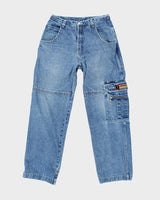Vintage Y2K Urban Heavyweight Wide Leg Cargo Jeans - W32 L33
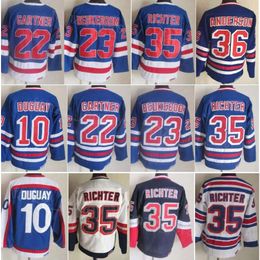 Homme Vintage Hockey 10 Ron Duguay Jerseys CCM 2 Mike Gartner 23 Jeff Beukeboom 36 Glenn Anderson 35 Mike Richter 18 Walt Tkaczuk Retro Classic 75e anniversaire 91-92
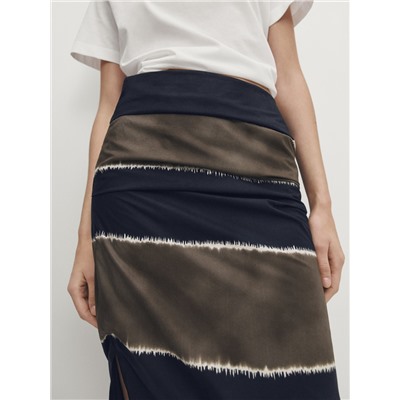 Falda midi 100% algodón rayas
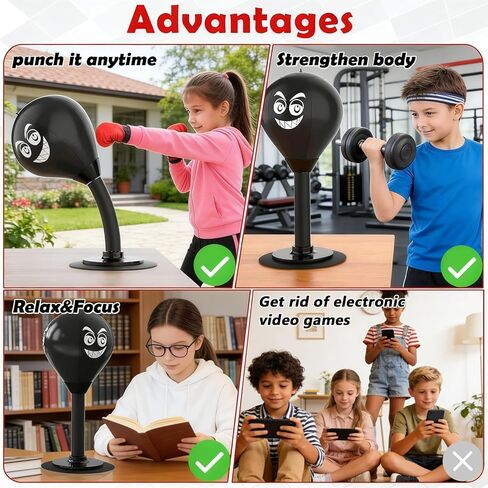 Desktop Punching Bag Stress Buster with Suction Cup for Office Table and Counters Strong Suction Punch Ball Funny Toys for Kids Coworkers and Friends in Kuwait
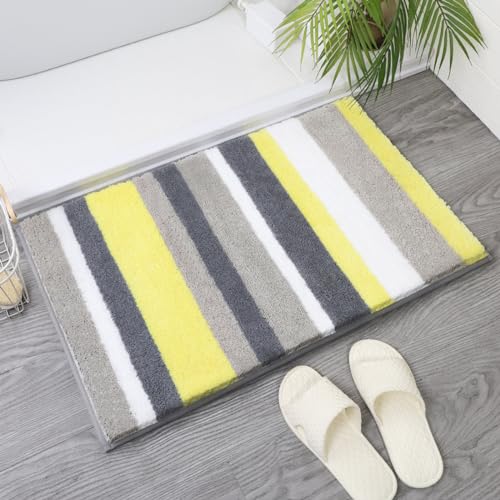 Badezimmerteppich Gelber Grauer Streifen Badematte rutschfest,Weiche Badteppich,Badvorleger Duschvorleger,Teppich Badezimmer Waschbar,Bad Teppich Flauschig 50×80cm von ZZDXL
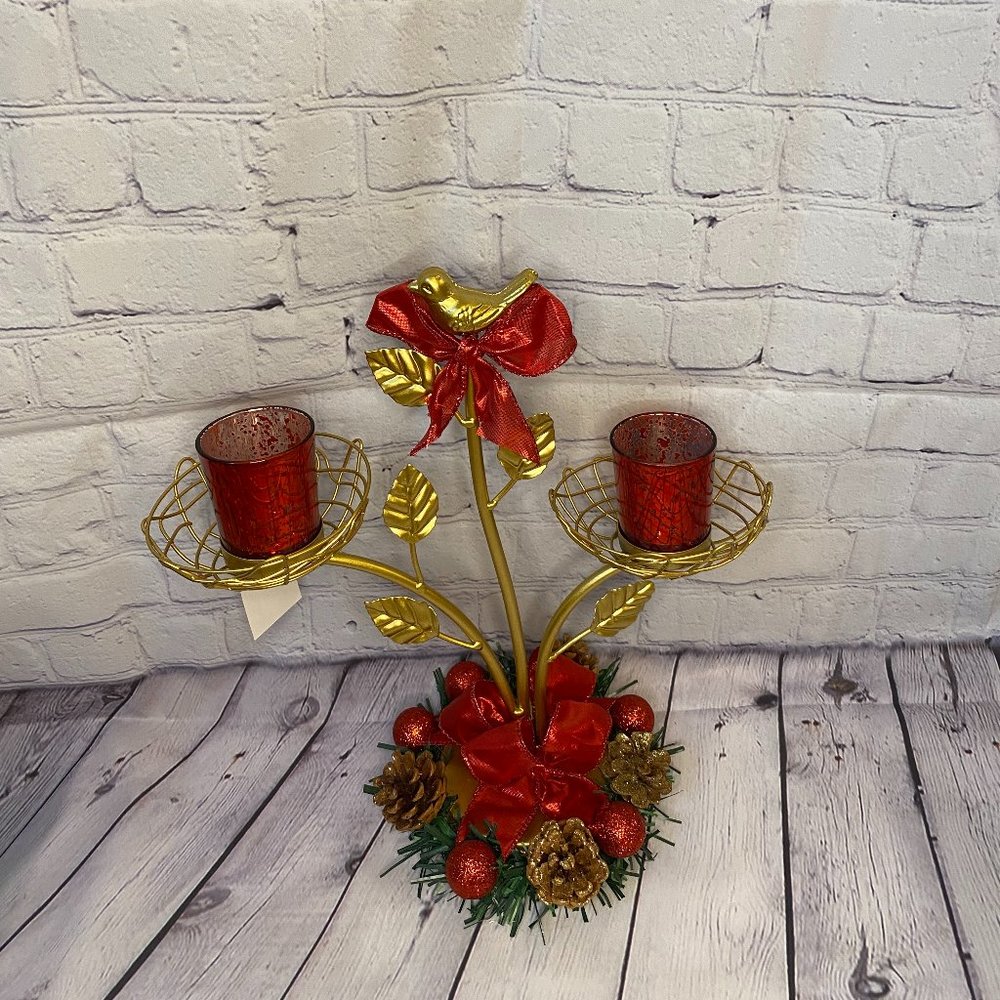 Christmas cardinal bird Pine Cone Centerpiece Candle Holder GOLD RED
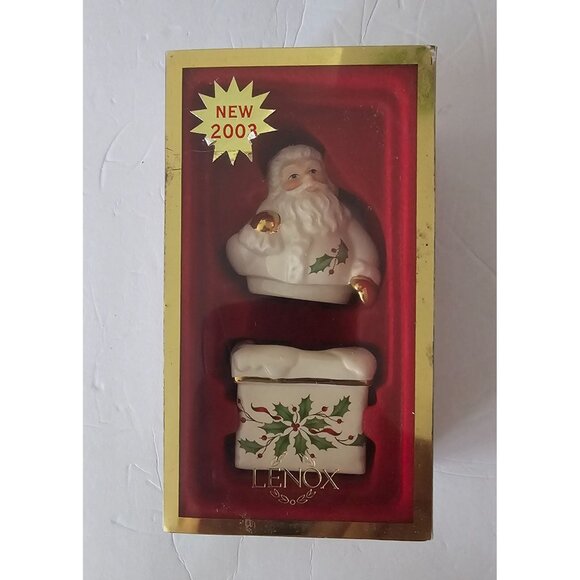 Lenox Christmas Porcelain Salt & Pepper Shaker: Stackable Santa and Chimney - Picture 1 of 6
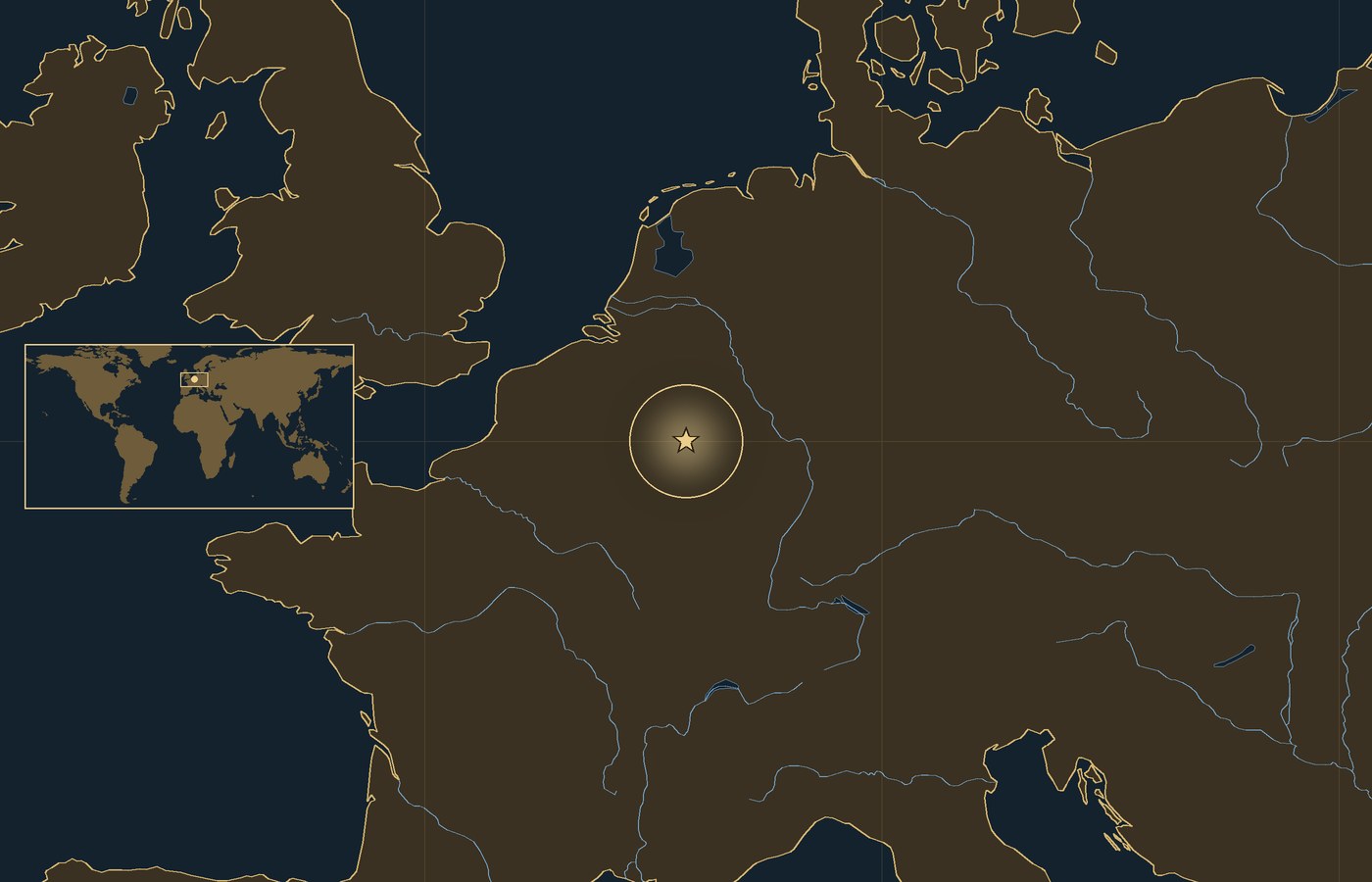 Dark locator map with a gold star in a glowing circle marking the approximate center of the fighting of the Battle of the Bulge, the coasts, rivers and lakes of the region, and a small world map inset with the area boxed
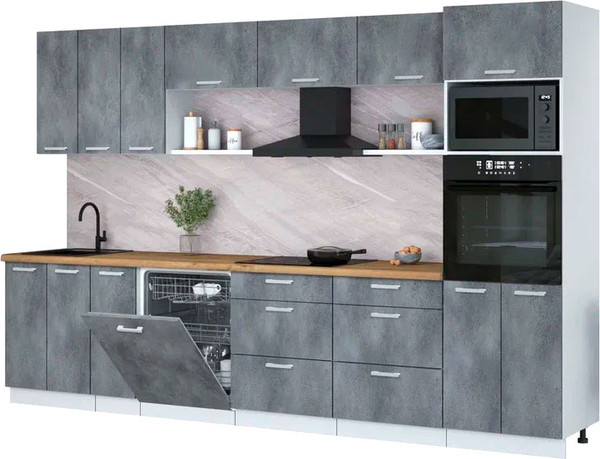 Кухонный гарнитур Интерлиния Мила Лайт 3.3-ПМ1-2  - фото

*****

* Goal of the exercise
A clean copy is needed of the lines above from the one with "Falda midi 100% algodón rayas" up to and including the one with "Desktop Punching Bag". Please set it down exactly, with no pictures.

* Finished exercise
 Falda midi 100% algodón rayas
 Desktop Punching Bag Stress Buster with Suction Cup for Office Table and Counters Strong Suction Punch Ball Funny Toys for Kids Coworkers and Friends in Kuwait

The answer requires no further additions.